TEXT UNDER STUDY
The technology that underpins ChatGPT has the potential to do much more than just talk. Linxi “Jim” Fan, an AI researcher at the chipmaker Nvidia, worked with some colleagues to devise a way to set the powerful language model GPT-4—the “brains” behind ChatGPT and a growing number of other apps and services—loose inside the blocky video game Minecraft.

The Nvidia team, which included Anima Anandkumar, the company’s director of machine learning and a professor at Caltech, created a Minecraft bot called Voyager that uses GPT-4 to solve problems inside the game. The language model generates objectives that help the agent explore the game, and code that improves the bot’s skill at the game over time.

Voyager doesn’t play the game like a person, but it can read the state of the game directly, via an API. It might see a fishing rod in its inventory and a river nearby, for instance, and use GPT-4 to suggest the goal of doing some fishing to gain experience. It will then use this goal to have GPT-4 generate the code needed to have the character achieve it.

The most novel part of the project is the code that GPT-4 generates to add behaviors to Voyager. If the code initially suggested doesn’t run perfectly, Voyager will try to refine it using error messages, feedback from the game, and a description of the code generated by GPT-4.

Over time, Voyager builds a library of code in order to learn to make increasingly complex things and explore more of the game. A chart created by the researchers shows how capable it is compared to other Minecraft agents. Voyager obtains more than three times as many items, explores more than twice as far, and builds tools 15 times more quickly than other AI agents. Fan says the approach may be improved in the future with the addition of a way for the system to incorporate visual information from the game.

While chatbots like ChatGPT have wowed the world with their eloquence and apparent knowledge—even if they often make things up—Voyager shows the huge potential for language models to perform helpful actions on computers. Using language models in this way could perhaps automate many routine office tasks, potentially one of the technology’s biggest economic impacts.

The process that Voyager uses with GPT-4 to figure out how to do things in Minecraft might be adapted for a software assistant that works out how to automate tasks via the operating system on a PC or phone. OpenAI, the startup that created ChatGPT, has added “plugins” to the bot that allow it to interact with online services such as grocery delivery app Instacart. Microsoft, which owns Minecraft, is also training AI programs to play it, and the company recently announced Windows 11 Copilot, an operating system feature that will use machine learning and APIs to automate certain tasks. It may be a good idea to experiment with this kind of technology inside a game like Minecraft, where flawed code can do relatively little harm.

Video games have long been a test bed for AI algorithms, of course. AlphaGo, the machine learning program that mastered the extremely subtle board game Go back in 2016, cut its teeth by playing simple Atari video games. AlphaGo used a technique called reinforcement learning, which trains an algorithm to play a game by giving it positive and negative feedback, for example from the score inside a game.

It is more difficult for this method to guide an agent in an open-ended game such as Minecraft, where there is no score or set of objectives and where a player’s actions may not pay off until much later. Whether or not you believe we should be preparing to contain the existential threat from AI right now, Minecraft seems like an excellent playground for the technology.

[Collected data entries]
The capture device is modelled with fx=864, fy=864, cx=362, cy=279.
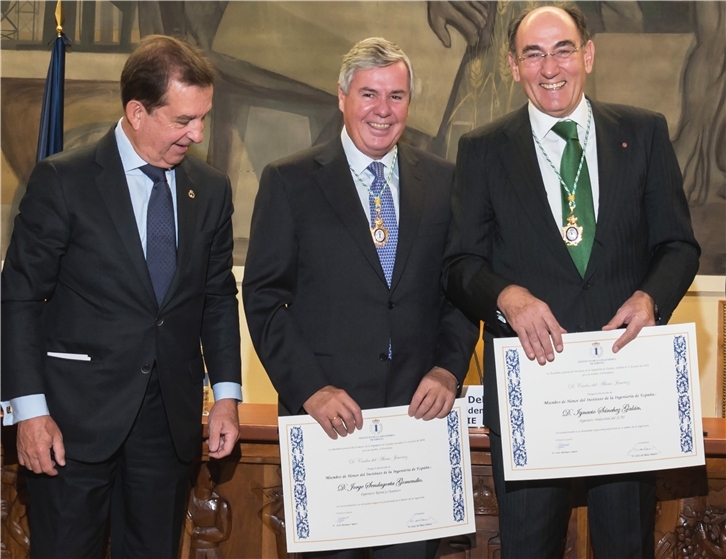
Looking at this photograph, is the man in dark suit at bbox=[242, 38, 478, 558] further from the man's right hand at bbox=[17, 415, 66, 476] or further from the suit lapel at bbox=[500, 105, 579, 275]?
the man's right hand at bbox=[17, 415, 66, 476]

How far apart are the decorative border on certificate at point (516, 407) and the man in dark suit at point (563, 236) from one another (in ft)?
0.17

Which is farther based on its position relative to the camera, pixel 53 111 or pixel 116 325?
pixel 53 111

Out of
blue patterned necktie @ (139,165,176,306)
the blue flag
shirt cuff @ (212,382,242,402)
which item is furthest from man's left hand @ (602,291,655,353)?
the blue flag

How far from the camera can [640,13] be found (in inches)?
188

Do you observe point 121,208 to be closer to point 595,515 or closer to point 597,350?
point 597,350

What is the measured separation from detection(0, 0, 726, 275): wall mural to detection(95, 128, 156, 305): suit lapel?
2.50m

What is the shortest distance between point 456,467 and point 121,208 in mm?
1202

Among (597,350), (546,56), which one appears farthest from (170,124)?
(597,350)

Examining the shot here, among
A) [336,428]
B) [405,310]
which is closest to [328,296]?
[405,310]

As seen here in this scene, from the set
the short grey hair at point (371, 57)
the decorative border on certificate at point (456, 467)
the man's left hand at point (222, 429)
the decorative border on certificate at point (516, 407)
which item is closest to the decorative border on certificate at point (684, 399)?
the decorative border on certificate at point (516, 407)

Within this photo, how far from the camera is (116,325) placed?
7.85 feet

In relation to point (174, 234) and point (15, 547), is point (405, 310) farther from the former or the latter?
point (15, 547)

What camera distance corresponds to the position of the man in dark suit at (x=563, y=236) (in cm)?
229

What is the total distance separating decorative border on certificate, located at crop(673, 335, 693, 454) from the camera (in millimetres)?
2215
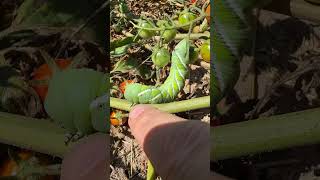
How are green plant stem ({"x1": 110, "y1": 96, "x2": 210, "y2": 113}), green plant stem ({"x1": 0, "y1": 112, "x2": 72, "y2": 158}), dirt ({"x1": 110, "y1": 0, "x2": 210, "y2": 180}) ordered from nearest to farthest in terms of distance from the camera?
green plant stem ({"x1": 0, "y1": 112, "x2": 72, "y2": 158}), green plant stem ({"x1": 110, "y1": 96, "x2": 210, "y2": 113}), dirt ({"x1": 110, "y1": 0, "x2": 210, "y2": 180})

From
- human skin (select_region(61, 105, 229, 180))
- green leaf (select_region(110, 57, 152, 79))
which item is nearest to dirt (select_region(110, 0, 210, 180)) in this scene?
green leaf (select_region(110, 57, 152, 79))

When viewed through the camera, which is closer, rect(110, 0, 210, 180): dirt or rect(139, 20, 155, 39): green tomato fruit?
rect(139, 20, 155, 39): green tomato fruit

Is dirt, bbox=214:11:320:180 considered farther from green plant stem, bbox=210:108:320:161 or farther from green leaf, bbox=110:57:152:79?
green leaf, bbox=110:57:152:79

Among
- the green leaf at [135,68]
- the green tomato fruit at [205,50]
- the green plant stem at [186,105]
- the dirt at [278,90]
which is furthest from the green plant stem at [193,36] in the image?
the dirt at [278,90]

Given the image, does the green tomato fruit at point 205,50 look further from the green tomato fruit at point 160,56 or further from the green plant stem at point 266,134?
the green plant stem at point 266,134

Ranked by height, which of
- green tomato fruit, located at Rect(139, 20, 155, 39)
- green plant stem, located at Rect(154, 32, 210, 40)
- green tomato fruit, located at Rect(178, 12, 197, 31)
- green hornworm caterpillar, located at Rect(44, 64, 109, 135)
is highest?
green tomato fruit, located at Rect(178, 12, 197, 31)

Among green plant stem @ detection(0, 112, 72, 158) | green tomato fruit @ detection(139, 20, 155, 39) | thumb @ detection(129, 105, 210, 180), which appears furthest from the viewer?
green tomato fruit @ detection(139, 20, 155, 39)
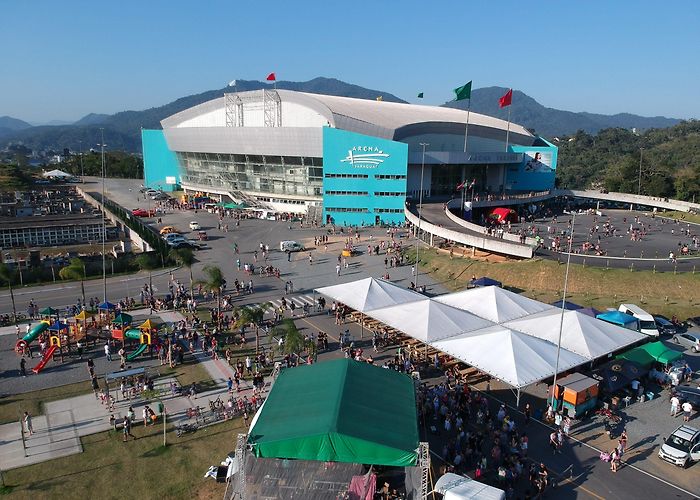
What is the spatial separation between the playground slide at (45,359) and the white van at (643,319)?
28.5 meters

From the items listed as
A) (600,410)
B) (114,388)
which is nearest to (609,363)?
(600,410)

THE PROBLEM
Rewrite the part of the text on the Voyager Minecraft bot starting with "While chatbots like" and going on through "biggest economic impacts.", with "routine" replaced by "repetitive".

RESULT OF THE TASK
While chatbots like ChatGPT have wowed the world with their eloquence and apparent knowledge—even if they often make things up—Voyager shows the huge potential for language models to perform helpful actions on computers. Using language models in this way could perhaps automate many repetitive office tasks, potentially one of the technology’s biggest economic impacts.